Cute Pictures

Anyone who knows me knows I’m a bit of a technophobe. I’m the friend who clicks on to a different WhatsApp thread and can’t get back again. I’m the teacher who can draw a world map outline quicker than she can search/download/display a digital one. I’m the writer who has never yet resorted to a grammar-checking app because if I’m breaking a rule of spelling or syntax, I’m doing it on purpose.

I’m also an opinion-columnist who rages against the machine of AI content-generation. A reader who DNFs online articles because I can sense fake writing by the cardboardness of its flavour. I’m probably going to close my Linkedin account because Linkedin keeps offering to “help” me write my posts with AI. Also because Linkedin is crowded with people (?) who evidently are using AI to help them write their posts.

But the thing that’s troubling me most just lately is what’s happening on Facebook. AI-generated images captioned as photos, designed to tap into the shallow sentimentality of all the most ignorant, gullible and self-satisfied people. It’s spam, because on Facebook’s own words, it is “encouraging people to engage with content under false pretences”.
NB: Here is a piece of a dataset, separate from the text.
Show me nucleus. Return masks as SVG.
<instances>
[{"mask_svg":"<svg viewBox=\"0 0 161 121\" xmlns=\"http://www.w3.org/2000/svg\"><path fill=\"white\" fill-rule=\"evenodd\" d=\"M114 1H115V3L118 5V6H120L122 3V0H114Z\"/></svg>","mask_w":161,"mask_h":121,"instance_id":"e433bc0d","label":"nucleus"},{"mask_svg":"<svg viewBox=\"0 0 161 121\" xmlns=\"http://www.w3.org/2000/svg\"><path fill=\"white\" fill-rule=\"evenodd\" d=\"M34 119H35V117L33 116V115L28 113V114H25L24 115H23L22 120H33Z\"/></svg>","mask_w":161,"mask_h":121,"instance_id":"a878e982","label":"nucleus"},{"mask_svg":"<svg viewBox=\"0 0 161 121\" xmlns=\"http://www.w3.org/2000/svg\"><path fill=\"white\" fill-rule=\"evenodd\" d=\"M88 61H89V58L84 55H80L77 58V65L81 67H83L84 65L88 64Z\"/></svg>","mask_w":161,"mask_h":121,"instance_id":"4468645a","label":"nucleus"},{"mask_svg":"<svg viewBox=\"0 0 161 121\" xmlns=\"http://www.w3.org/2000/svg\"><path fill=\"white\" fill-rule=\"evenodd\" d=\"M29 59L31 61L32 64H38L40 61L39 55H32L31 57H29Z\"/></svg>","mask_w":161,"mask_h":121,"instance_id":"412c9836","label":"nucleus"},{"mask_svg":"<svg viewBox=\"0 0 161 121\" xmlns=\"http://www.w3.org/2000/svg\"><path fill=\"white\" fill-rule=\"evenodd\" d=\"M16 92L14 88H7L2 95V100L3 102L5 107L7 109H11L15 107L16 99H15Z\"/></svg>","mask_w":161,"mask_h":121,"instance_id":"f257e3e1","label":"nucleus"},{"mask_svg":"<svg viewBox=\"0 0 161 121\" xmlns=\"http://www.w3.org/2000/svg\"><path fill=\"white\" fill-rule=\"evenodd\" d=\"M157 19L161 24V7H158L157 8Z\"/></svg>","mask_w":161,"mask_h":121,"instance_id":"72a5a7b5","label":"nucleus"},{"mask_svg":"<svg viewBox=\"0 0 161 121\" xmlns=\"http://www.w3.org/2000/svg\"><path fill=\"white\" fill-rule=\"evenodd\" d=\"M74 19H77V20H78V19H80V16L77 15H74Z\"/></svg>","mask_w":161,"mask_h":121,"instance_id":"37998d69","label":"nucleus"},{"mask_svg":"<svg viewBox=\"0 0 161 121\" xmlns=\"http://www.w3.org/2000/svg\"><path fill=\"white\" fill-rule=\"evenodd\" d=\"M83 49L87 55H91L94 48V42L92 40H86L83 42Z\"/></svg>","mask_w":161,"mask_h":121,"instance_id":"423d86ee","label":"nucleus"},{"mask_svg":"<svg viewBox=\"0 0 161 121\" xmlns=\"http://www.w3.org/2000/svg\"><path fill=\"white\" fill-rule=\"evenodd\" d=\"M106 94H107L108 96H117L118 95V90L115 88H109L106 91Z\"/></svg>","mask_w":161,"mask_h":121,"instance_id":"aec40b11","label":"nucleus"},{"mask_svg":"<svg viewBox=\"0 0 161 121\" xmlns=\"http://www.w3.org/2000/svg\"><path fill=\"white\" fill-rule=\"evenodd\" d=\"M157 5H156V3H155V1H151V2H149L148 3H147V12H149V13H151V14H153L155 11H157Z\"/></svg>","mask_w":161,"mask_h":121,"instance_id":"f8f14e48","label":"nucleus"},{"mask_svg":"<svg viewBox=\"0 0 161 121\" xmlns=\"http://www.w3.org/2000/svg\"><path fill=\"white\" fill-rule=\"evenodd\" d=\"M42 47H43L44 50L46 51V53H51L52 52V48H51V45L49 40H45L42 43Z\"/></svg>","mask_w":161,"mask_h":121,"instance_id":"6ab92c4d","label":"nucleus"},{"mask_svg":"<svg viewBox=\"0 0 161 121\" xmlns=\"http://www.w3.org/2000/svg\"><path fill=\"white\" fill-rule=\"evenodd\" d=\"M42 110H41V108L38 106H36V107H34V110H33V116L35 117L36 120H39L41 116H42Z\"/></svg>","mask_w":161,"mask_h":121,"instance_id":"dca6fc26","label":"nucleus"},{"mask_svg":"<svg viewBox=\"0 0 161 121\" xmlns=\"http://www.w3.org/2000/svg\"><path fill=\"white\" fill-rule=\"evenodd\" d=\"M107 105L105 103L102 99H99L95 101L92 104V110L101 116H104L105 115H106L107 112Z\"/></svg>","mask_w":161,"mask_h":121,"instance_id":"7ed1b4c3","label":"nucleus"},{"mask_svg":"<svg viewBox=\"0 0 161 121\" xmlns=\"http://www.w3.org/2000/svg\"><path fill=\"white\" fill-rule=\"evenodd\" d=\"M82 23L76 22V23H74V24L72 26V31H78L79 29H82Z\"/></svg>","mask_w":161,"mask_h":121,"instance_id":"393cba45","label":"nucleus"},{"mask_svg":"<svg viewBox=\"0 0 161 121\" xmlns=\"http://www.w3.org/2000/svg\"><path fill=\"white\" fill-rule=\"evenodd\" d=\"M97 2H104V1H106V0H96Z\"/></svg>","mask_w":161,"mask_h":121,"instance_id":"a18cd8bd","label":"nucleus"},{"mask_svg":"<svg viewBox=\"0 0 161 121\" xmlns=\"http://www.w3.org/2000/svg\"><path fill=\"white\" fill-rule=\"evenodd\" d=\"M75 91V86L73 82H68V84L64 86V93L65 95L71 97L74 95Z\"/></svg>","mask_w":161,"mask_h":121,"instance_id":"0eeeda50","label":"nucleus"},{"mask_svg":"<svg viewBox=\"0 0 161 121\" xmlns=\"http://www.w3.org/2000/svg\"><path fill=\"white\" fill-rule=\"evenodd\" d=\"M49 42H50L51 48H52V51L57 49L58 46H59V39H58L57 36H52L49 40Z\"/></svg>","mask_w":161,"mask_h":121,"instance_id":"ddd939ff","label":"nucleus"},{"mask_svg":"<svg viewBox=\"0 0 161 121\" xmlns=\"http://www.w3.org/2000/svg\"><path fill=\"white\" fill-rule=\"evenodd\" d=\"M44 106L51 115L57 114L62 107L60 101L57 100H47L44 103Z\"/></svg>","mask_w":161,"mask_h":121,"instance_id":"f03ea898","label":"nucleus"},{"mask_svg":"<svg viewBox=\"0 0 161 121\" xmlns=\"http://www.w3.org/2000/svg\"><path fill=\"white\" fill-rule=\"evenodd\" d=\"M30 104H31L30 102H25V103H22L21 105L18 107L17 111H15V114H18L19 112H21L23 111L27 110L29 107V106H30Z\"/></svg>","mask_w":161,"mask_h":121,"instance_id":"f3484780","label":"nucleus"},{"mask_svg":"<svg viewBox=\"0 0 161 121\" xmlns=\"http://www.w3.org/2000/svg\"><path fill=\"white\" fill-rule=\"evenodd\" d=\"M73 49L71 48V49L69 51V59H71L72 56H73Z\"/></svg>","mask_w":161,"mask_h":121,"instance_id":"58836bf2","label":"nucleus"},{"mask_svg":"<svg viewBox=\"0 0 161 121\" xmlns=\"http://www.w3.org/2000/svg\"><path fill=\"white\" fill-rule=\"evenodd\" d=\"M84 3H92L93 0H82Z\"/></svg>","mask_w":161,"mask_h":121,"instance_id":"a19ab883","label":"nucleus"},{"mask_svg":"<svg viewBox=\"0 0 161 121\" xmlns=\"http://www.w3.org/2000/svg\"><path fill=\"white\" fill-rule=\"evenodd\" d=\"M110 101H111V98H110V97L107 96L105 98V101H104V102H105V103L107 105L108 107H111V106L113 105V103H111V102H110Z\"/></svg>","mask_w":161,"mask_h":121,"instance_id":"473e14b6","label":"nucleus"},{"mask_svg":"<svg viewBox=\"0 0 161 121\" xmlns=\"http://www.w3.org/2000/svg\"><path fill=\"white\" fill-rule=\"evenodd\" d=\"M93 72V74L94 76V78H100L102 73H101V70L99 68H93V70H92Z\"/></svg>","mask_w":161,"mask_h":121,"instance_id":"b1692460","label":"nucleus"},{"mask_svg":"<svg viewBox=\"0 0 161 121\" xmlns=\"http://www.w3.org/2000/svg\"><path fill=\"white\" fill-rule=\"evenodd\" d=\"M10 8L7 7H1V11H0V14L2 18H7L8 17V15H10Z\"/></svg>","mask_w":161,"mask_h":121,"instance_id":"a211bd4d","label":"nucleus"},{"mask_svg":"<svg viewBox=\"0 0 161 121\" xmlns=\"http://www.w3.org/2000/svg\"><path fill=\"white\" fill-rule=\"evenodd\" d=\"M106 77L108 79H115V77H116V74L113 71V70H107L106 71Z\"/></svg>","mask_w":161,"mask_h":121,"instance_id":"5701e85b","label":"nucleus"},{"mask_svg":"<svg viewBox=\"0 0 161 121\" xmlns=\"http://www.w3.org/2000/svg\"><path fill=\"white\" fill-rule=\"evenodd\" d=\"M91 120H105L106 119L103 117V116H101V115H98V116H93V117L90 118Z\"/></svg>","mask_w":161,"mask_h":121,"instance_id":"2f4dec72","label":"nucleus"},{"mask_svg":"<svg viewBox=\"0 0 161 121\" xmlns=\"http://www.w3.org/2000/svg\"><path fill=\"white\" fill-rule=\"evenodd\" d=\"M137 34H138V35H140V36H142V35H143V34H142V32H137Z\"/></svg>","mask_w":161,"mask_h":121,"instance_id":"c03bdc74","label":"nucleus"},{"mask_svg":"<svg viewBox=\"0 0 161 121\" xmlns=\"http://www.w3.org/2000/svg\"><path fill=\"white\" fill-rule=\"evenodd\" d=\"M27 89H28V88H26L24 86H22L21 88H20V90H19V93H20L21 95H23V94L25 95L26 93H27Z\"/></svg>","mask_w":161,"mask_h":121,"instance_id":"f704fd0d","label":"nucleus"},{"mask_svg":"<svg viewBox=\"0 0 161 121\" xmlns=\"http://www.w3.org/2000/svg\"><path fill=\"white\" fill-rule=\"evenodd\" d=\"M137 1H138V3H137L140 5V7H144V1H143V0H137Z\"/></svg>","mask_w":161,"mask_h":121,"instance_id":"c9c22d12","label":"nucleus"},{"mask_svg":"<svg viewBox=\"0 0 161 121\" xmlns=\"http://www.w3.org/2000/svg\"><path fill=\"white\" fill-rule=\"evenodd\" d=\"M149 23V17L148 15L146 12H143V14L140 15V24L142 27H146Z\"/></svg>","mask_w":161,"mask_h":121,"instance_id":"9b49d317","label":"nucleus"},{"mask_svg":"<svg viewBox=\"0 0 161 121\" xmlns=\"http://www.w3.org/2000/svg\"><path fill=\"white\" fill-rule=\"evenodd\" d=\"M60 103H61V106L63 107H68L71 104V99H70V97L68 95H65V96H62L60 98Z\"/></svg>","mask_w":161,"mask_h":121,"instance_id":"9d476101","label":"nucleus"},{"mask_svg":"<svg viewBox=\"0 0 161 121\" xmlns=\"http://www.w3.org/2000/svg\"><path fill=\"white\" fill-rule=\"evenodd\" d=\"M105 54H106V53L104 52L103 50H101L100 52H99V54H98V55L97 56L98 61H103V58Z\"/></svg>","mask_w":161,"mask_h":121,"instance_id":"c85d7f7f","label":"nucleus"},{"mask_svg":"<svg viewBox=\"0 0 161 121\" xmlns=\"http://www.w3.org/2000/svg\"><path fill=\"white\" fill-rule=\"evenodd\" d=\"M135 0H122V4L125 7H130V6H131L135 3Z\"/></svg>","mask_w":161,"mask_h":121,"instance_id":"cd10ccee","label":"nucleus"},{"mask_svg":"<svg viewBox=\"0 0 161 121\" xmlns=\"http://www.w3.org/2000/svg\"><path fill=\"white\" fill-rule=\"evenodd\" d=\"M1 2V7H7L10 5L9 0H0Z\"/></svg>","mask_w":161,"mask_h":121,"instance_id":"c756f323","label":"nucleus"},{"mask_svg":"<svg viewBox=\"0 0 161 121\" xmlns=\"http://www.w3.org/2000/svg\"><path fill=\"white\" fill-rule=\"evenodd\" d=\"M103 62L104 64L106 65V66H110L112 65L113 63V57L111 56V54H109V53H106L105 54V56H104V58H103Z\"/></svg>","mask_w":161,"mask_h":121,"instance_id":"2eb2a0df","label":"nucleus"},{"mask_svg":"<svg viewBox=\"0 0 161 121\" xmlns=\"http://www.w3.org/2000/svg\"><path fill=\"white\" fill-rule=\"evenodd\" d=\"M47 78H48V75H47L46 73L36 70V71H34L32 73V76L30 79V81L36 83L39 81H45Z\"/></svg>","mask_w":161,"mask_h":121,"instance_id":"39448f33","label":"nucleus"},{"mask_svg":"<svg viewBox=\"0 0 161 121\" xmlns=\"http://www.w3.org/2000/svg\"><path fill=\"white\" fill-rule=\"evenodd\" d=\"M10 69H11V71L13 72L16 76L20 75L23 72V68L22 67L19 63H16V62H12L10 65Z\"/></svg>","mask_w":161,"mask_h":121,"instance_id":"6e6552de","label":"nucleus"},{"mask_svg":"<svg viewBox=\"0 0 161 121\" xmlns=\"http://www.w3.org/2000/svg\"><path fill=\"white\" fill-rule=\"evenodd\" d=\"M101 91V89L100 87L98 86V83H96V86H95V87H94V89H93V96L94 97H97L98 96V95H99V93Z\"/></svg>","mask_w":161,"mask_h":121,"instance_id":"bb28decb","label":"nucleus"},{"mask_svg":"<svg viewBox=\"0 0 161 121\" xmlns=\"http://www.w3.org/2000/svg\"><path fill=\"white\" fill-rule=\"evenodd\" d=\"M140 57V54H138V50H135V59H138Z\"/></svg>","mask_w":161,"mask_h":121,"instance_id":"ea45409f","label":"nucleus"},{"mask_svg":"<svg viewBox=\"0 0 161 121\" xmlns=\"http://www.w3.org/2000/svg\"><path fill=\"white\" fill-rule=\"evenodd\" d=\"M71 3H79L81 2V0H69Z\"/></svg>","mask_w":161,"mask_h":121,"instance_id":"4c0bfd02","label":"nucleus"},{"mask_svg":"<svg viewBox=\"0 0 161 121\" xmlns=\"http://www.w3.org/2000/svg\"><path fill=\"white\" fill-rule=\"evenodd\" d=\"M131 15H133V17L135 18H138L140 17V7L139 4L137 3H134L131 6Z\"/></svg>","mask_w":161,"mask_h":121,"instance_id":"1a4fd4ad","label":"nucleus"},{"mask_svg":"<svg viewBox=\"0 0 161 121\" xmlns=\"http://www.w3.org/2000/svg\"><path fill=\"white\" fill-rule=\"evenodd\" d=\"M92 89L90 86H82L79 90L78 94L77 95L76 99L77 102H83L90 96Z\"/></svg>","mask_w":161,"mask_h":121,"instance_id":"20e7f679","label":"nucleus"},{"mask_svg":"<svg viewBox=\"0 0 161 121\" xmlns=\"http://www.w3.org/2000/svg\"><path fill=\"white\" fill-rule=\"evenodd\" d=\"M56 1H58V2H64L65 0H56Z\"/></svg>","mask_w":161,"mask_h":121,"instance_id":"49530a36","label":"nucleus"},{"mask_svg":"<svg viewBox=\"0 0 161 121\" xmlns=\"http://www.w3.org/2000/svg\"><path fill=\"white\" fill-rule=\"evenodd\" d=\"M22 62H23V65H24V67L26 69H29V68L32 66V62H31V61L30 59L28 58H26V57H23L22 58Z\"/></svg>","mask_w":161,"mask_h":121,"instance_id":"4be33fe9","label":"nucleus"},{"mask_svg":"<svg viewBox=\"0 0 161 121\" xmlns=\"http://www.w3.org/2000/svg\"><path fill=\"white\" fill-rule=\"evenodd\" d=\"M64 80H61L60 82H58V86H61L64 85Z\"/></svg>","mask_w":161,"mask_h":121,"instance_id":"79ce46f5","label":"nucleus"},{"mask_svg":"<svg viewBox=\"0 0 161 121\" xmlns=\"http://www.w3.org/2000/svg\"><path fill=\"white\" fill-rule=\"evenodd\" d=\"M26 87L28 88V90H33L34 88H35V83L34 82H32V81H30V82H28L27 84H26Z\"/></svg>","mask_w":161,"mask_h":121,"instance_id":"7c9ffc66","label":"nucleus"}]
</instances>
“But there’s no actual harm in it,” say the people who’ve liked some pretty picture of a dog or a child. “It’s still a beautiful image.”

I don’t agree that there’s no harm in it. I believe there is real harm in losing the distinction between real and fake information–of any type.

In one picture, an improbably well-groomed dog stands in the rain with a pathetic facial expression, and the caption claims that it’s his birthday and he needs to feel celebrated. Something like this will pick up maybe 17 000 responses… and that leaves me wondering: how many of these respondents are bots, and how many are humans silly enough to suppose that (a) it’s a real dog, and (b) a dog will derive any benefit from their emojis? I can’t help suspecting it could be some sort of trap: algorithms designed to identify people witless enough to be worth targeting with industrial-scale scams.

When I see spam like this, I take a few seconds to report and block it if I can. When any of my friends post fake pictures of cute children or plaintive animals, I call them out on it, and I unfollow them if they carry on sharing fakes. Maybe you get a little buzz of self-congratulation when you indulge in collective sentimentality? That’s not a good thing. Ultimately, it’s a very toxic thing indeed.

Here’s an example: a series of pictures in which a small, smiling boy poses in among a bunch of mud-and-straw huts, holding up an amazing model created from sticks, stones or maybe discarded plastic bottles. What could possibly be wrong with such a cute picture?

Well, the subtext I’m discerning is that poor children in some unspecified foreign country can derive joy and fulfillment through creating art out of your rubbish. It makes you feel less guilty about your own use of disposable plastics. “So talented,” you comment, and you get a little dopamine-hit of complacency because you’ve displayed false generosity towards whoever you see as “the poor”. Yesterday I read a comment that went something like this: “They should sell their art to some museum and then we wouldn’t have to send money aid to Africa any more.”

Why would you need someone to tell you that this is wrong? Sense and decency should have told you that fakery is intrinsically wrong. You should not have to see how toxic it can get before you decide not to accept it. Stop accepting it.

For better or worse (I think it’s worse), we’ve got AI entities capable of putting out words and pictures now. Laws are lagging far behind, and fake content is masquerading as reality. There’s not much an individual can do to stem the tide. But the least, the very least you can do is to be sincere in what you share and how you interact with online material.